*Work required*.
Copy out every item below word for word, keeping each on its own line.

[Given records — start]

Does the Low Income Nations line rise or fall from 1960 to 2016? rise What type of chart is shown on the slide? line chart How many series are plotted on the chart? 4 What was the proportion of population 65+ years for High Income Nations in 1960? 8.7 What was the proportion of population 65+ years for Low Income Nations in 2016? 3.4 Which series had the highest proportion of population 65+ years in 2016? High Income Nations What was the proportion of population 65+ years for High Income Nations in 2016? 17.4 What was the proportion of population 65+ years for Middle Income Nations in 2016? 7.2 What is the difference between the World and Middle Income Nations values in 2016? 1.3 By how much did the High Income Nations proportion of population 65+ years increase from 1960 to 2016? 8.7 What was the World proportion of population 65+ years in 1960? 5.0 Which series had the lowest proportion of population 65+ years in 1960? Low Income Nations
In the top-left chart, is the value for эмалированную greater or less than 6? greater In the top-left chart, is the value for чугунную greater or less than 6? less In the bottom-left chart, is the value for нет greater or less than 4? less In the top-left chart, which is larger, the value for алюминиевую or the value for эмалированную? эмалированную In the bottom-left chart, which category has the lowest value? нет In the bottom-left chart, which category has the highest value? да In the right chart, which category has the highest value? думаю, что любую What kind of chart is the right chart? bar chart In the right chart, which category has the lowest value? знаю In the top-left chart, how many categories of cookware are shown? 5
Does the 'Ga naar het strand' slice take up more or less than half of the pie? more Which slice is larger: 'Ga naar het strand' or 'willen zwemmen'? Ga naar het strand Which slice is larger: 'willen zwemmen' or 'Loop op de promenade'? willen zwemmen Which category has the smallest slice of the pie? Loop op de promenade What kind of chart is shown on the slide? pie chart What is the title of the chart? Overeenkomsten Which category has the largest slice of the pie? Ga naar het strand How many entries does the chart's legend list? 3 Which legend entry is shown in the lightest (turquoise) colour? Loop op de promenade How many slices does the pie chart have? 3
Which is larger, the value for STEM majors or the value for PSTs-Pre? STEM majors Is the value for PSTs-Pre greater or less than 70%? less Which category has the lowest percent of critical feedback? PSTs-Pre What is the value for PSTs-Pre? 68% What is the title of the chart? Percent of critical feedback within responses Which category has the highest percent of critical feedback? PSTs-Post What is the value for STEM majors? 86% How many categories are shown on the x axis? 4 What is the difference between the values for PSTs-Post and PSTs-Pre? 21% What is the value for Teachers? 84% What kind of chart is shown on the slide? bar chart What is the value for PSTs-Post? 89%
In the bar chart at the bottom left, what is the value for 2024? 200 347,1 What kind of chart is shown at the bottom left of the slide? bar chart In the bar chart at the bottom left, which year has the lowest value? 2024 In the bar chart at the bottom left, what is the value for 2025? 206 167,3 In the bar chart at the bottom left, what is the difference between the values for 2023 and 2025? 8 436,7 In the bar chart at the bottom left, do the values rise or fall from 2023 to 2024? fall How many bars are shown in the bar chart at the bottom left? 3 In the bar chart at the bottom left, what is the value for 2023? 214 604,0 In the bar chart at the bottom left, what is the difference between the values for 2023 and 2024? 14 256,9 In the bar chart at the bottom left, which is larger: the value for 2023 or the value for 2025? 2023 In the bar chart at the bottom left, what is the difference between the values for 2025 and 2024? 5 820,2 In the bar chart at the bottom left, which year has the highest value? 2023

[Given records — finish]

*Result of this exercise*.
Does the Low Income Nations line rise or fall from 1960 to 2016? rise What type of chart is shown on the slide? line chart How many series are plotted on the chart? 4 What was the proportion of population 65+ years for High Income Nations in 1960? 8.7 What was the proportion of population 65+ years for Low Income Nations in 2016? 3.4 Which series had the highest proportion of population 65+ years in 2016? High Income Nations What was the proportion of population 65+ years for High Income Nations in 2016? 17.4 What was the proportion of population 65+ years for Middle Income Nations in 2016? 7.2 What is the difference between the World and Middle Income Nations values in 2016? 1.3 By how much did the High Income Nations proportion of population 65+ years increase from 1960 to 2016? 8.7 What was the World proportion of population 65+ years in 1960? 5.0 Which series had the lowest proportion of population 65+ years in 1960? Low Income Nations
In the top-left chart, is the value for эмалированную greater or less than 6? greater In the top-left chart, is the value for чугунную greater or less than 6? less In the bottom-left chart, is the value for нет greater or less than 4? less In the top-left chart, which is larger, the value for алюминиевую or the value for эмалированную? эмалированную In the bottom-left chart, which category has the lowest value? нет In the bottom-left chart, which category has the highest value? да In the right chart, which category has the highest value? думаю, что любую What kind of chart is the right chart? bar chart In the right chart, which category has the lowest value? знаю In the top-left chart, how many categories of cookware are shown? 5
Does the 'Ga naar het strand' slice take up more or less than half of the pie? more Which slice is larger: 'Ga naar het strand' or 'willen zwemmen'? Ga naar het strand Which slice is larger: 'willen zwemmen' or 'Loop op de promenade'? willen zwemmen Which category has the smallest slice of the pie? Loop op de promenade What kind of chart is shown on the slide? pie chart What is the title of the chart? Overeenkomsten Which category has the largest slice of the pie? Ga naar het strand How many entries does the chart's legend list? 3 Which legend entry is shown in the lightest (turquoise) colour? Loop op de promenade How many slices does the pie chart have? 3
Which is larger, the value for STEM majors or the value for PSTs-Pre? STEM majors Is the value for PSTs-Pre greater or less than 70%? less Which category has the lowest percent of critical feedback? PSTs-Pre What is the value for PSTs-Pre? 68% What is the title of the chart? Percent of critical feedback within responses Which category has the highest percent of critical feedback? PSTs-Post What is the value for STEM majors? 86% How many categories are shown on the x axis? 4 What is the difference between the values for PSTs-Post and PSTs-Pre? 21% What is the value for Teachers? 84% What kind of chart is shown on the slide? bar chart What is the value for PSTs-Post? 89%
In the bar chart at the bottom left, what is the value for 2024? 200 347,1 What kind of chart is shown at the bottom left of the slide? bar chart In the bar chart at the bottom left, which year has the lowest value? 2024 In the bar chart at the bottom left, what is the value for 2025? 206 167,3 In the bar chart at the bottom left, what is the difference between the values for 2023 and 2025? 8 436,7 In the bar chart at the bottom left, do the values rise or fall from 2023 to 2024? fall How many bars are shown in the bar chart at the bottom left? 3 In the bar chart at the bottom left, what is the value for 2023? 214 604,0 In the bar chart at the bottom left, what is the difference between the values for 2023 and 2024? 14 256,9 In the bar chart at the bottom left, which is larger: the value for 2023 or the value for 2025? 2023 In the bar chart at the bottom left, what is the difference between the values for 2025 and 2024? 5 820,2 In the bar chart at the bottom left, which year has the highest value? 2023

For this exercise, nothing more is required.